19Called also Itás.

I found reports of the former existence of Negritos in the Karága River Valley at a place called Sukipin, where the river has worn its way through the Cordillera. An old man there told me that his grandfather used to hunt the Negritos. The Mandáyas both of that region and of Tagdauñg-duñg, a district situated on the Karága River, five days' march from the mouth, on the western side of the Cordillera, show here and there characteristics, physical and cultural, that they could have inherited only from Negrito ancestors. One interesting trait of this particular group is the use of blowpipes for killing small birds. In the use of the bow and arrow, too, they are quite expert. These people are called taga-butái--that is, mountain dwellers--and live in places on the slopes of high mountains difficult of access, their watering-place being frequently a little hole on the side of the mountain.

THE BANUÁONS

The Banuáons,20 probably an extension of the Bukídnons of the Bukídnon subprovince. They occupy the upper parts of the Rivers Lamiñga, Kandiisan, Hawilian, and Óhut, and the whole of the River Maásam, together with the mountainous region beyond the headwaters of these rivers, and probably extend over to the Bukídnons.

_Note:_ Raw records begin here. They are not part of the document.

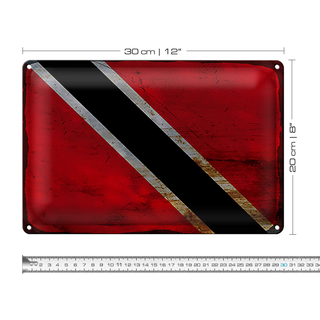 Blechschild Flagge Trinidad und Tobago 30x20cm Flag Rost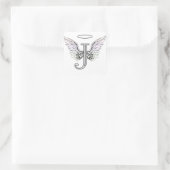 Letter J Initiaal Monogram met Angel Wings & Halo Vierkante Sticker (Tas)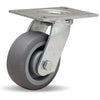 Hamilton S-GS-5TE General Service Swivel Caster - 5" Versa-Tech Rubber Wheel on Polyolefin, 3/4" Roller Bearing Hamilton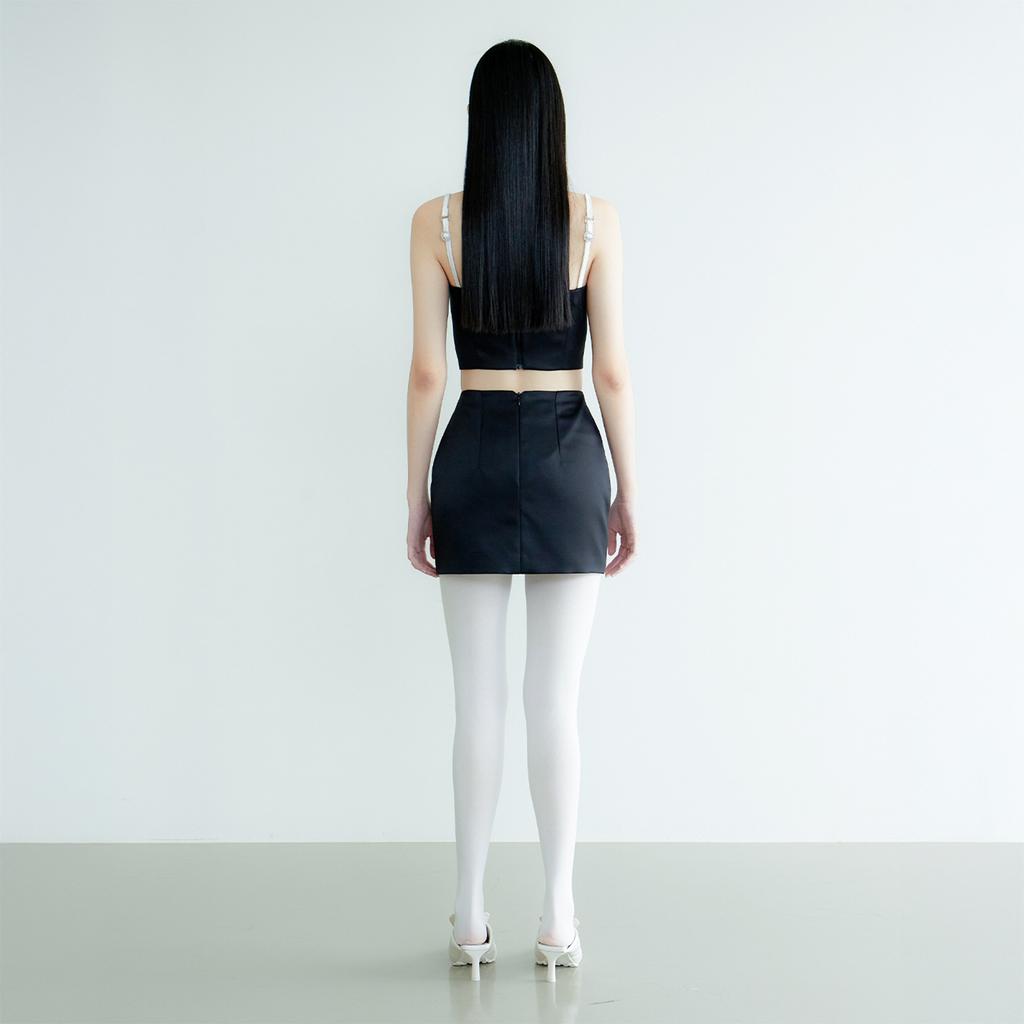 Leobyui Black Satin Skirt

20Also called Higaunon or Higagaun, probably "the Hadgaguanes--a people untamed and ferocious"--to whom the Jesuits preached shortly after the year 1596. (Jesuit Mission, Blair and Robertson, 44:60, 1906.) These may be the people whom Pigaffetta, in his First Voyage Around the World (1519-1522) calls Benaian (Banuáon ?) and whom he describes as "shaggy and living at a cape near a river in the islands of Butuán and Karága--great fighters and archers--eating only raw human hearts with the juice of oranges or lemons" (Blair and Robertson, 30:243, 1906).

THE MAÑGGUÁÑGANS

This tribe occupies the towns of Tagusab and Pilar on the upper Agúsan, the range between the Sálug and the Agúsan, the headwaters of the Mánat River, and the water-shed between the Mánat and the Mawab. The physical type of many of them bespeaks an admixture of Negrito blood, and their timidity and, on occasions, their utter lack of good judgment, brand them as the lowest people, after the Mamánuas, in eastern Mindanáo. One authority, a Jesuit missionary, I think, estimated their number at 30,000. An estimate, based on the reports of the people of Compostela, places their number at 10,000 just before my departure from the Agúsan Valley in 1910. The decrease, if the two estimates are correct, is probably due to intertribal and interclan wars.